GKE predefines a set of default IP address ranges. When packets are sent to these destinations, your cluster does not masquerade IP address sources and preserves source Pod IP addresses. To change these default IP address ranges, see Edit and deploy the Egress NAT policy.

The following manifest describes a default Egress NAT policy:

    Name:         default
    Namespace:
    Labels:       <none>
    Annotations:  <none>
    API Version:  networking.gke.io/v1
    Kind:         EgressNATPolicy
    Metadata:
      Creation Timestamp:  2022-03-16T21:05:45Z
      Generation:          2
      Managed Fields:
        API Version:  networking.gke.io/v1
        Fields Type:  FieldsV1
        fieldsV1:
          f:spec:
            .:
            f:action:
          f:status:
        Manager:      egress-nat-controller
        Operation:    Update
        Time:         2022-03-16T21:05:45Z
        API Version:  networking.gke.io/v1
        Fields Type:  FieldsV1
        fieldsV1:
          f:spec:
            f:destinations:
        Manager:         kubectl
        Operation:       Update
        Time:            2022-03-17T01:58:13Z
      Resource Version:  189346
      UID:               06acbb5a-23ba-4c2a-bb34-9b6ed8c4a87f
    Spec:
      Action:  NoSNAT
      Destinations:
        Cidr:  10.0.0.0/8
        Cidr:  172.16.0.0/12
        Cidr:  192.168.0.0/16
        Cidr:  240.0.0.0/4
        Cidr:  192.0.2.0/24
        Cidr:  198.51.100.0/24
        Cidr:  203.0.113.0/24
        Cidr:  100.64.0.0/10
        Cidr:  198.18.0.0/15
        Cidr:  192.0.0.0/24
        Cidr:  192.88.99.0/24
    Status:
    Events:  <none>

The CIDR ranges are the same as the default non-masquerade destination ranges.

Managed by GKE policy

GKE Egress NAT policy reserves a static range of IP addresses required to preserve cluster's operation.

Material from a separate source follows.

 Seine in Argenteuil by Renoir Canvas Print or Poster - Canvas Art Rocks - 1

This static range contains the Pod, Service, and Node IP address ranges of the cluster, and might overlap with the default policy.

You can identify this policy by a dynamic 8-byte hash (gke-{CLUSTER_SHORT_HASH}) that GKE assigns. You cannot edit this policy.

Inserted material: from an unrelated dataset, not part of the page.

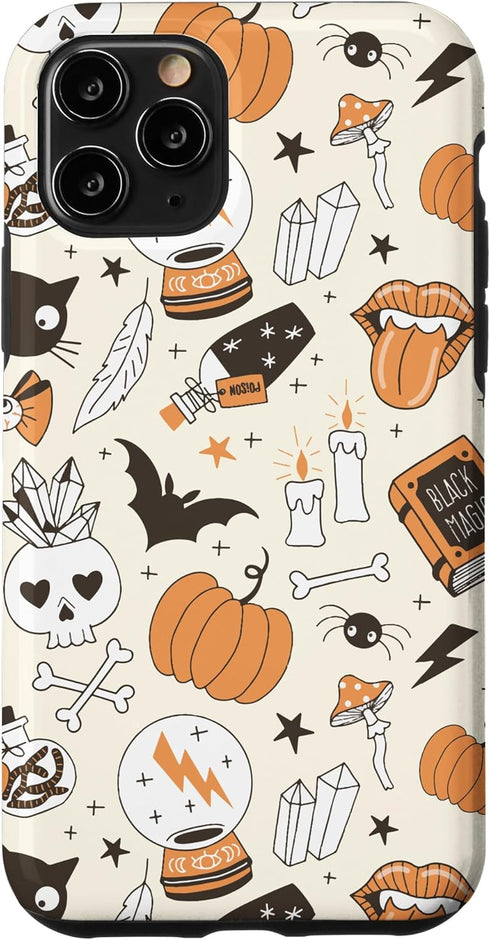 iPhone 11 Pro Vintage Witchy Magical Spiritual Crystals For Halloween 2023 Case...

The following manifest describes a managed by GKE policy named gke-bbfa6c0e-1:

    Name:         gke-bbfa6c0e-1
    Namespace:
    Labels:       <none>
    Annotations:  <none>
    API Version:  networking.gke.io/v1
    Kind:         EgressNATPolicy
    Metadata:
      Creation Timestamp:  2022-03-16T21:05:46Z
      Generation:          1
      Managed Fields:
        API Version:  networking.gke.io/v1
        Fields Type:  FieldsV1
        fieldsV1:
          f:spec:
            .:
            f:action:
            f:destinations:
          f:status:
        Manager:         egress-nat-controller
        Operation:       Update
        Time:            2022-03-16T21:05:46Z
      Resource Version:  11699
      UID:               0201b5de-a6f6-4926-822b-31ed7cdee2c6
    Spec:
      Action:  NoSNAT
      Destinations:
        Cidr:  10.119.128.0/17
        Cidr:  10.120.0.0/22
        Cidr:  10.128.0.0/20
    Status:
    Events:  <none>

Masquerading to link-local destinations

The link-local IP address destinations fit in the 169.254.0.0/16 IP range. By default, GKE preserves source Pod IP addresses for packets sent to 169.254.0.0/16. This default configuration applies to all GKE versions regardless of whether the following conditions are met:

The ip-masq-agent DaemonSet is deployed.
The nonMasqueradeCIDRs list is specified in the ip-masq-agent ConfigMap.
The --disable-default-snat flag is specified when creating the cluster.

You can configure GKE to change source Pod IP addresses to node IP addresses when sending packets to 169.254.0.0/16 if you deploy the ip-masq-agent DaemonSet and set masqLinkLocal to True in the ip-masq-agent ConfigMap. When masqLinkLocal is not set, GKE assumes masqLinkLocal is False.